The only thing I could find about the version of yaffs we are using is at the top of yaffs_guts.c file:
"yaffs_guts.c 2682 2007-01-22 03:19:29Z"
Is background gc feature available for this version?
________________________________________
From: yaffs [] on behalf of Charles Manning []
Sent: Thursday, November 28, 2013 11:24 PM
To:
Subject: Re: [Yaffs] About nDeletedFiles and nUnlinkedFiles

On Friday 29 November 2013 03:31:25 Oğuzhan Zilci wrote:
> Dear All,
>
> I'm a very new to YAFFS2 and had little experience on flash file systems.
> We are using YAFFS2 on a 512 MB NAND Chip on an embedded uclinux system.
> After some read/write/delete etc operations on flash, nDeletedFiles and
> nUnlinkedFiles (obtained from /proc/yaffs) becomes about 30k-40k and memory
> footprint of yaffs becomes about 5MB. I test this by running "free" command
> before and after mounting yaffs2. Are we doing something wrong, is this an
> expected value?
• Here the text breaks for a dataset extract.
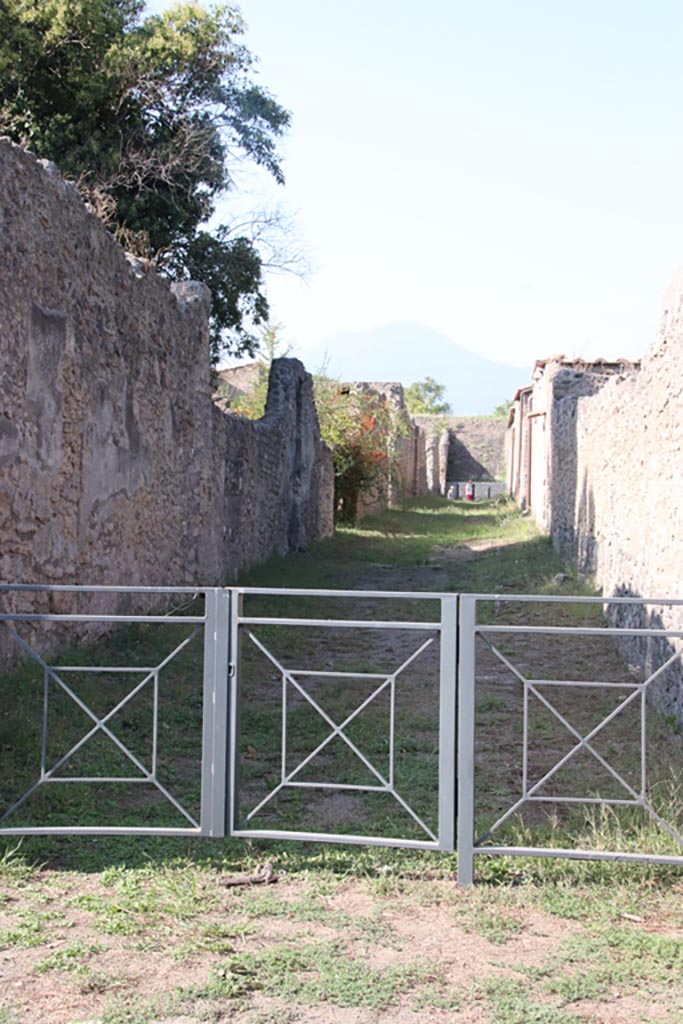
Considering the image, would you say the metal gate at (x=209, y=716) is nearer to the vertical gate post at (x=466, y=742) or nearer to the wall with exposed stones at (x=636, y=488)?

We are running low on system memory and need ever bit of
> it, can we do some periodic operation (on user space is preferred rather
> then kernel) to check and clean up nDeletedFiles. I guess since about 5% to
> 10% of the flash is used in or system, garbage collection mechanism is not
> started (may be not necessary?), but we need something like that. Creating
> a huge file on flash (about the size of it) then deleting it increases free
> memory again. Any comment, suggestion, method, idea is welcomed.
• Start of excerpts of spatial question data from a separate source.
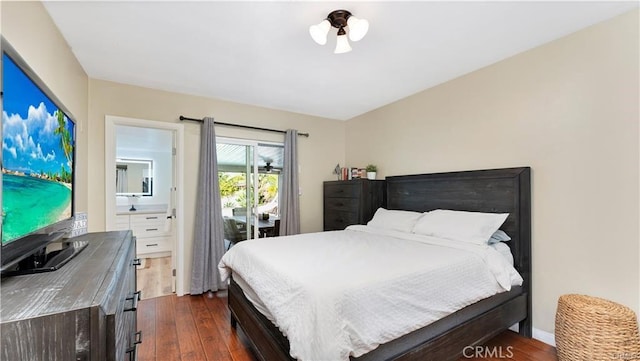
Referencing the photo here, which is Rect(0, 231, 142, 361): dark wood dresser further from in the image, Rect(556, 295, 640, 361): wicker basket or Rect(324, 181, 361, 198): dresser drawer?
Rect(324, 181, 361, 198): dresser drawer

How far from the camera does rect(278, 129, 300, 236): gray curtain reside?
12.7ft

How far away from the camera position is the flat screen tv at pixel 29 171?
91cm

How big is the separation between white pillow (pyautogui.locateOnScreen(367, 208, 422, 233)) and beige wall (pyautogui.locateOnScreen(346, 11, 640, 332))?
2.31 feet

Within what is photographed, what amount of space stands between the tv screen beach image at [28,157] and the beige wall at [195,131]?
1683mm

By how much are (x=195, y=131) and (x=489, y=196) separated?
3.34 metres

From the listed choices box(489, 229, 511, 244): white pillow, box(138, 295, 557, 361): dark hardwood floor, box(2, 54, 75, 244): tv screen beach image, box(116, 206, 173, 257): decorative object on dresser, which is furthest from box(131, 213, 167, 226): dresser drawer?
box(489, 229, 511, 244): white pillow

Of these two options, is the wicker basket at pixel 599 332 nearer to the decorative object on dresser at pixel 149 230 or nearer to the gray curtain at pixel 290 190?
the gray curtain at pixel 290 190

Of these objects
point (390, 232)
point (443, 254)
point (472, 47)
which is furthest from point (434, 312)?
point (472, 47)

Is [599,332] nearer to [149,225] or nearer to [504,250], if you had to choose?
[504,250]

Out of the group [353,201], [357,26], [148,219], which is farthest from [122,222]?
[357,26]

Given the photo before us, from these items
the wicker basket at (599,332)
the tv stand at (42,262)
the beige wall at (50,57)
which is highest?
the beige wall at (50,57)

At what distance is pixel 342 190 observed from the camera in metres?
3.89

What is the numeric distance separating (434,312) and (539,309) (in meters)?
1.32

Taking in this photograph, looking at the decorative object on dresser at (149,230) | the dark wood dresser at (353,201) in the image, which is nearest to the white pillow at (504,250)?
the dark wood dresser at (353,201)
What is happening is that when files in Yaffs2 are deleted, the objects still
persist in memory until the space where they live is cleared by garbage
collection.

When you write the large file this forces the garbage collection to happen and
clean up those files.

It sounds like you are not using background garbage collection. That will
cause the deleted file data to be freed up.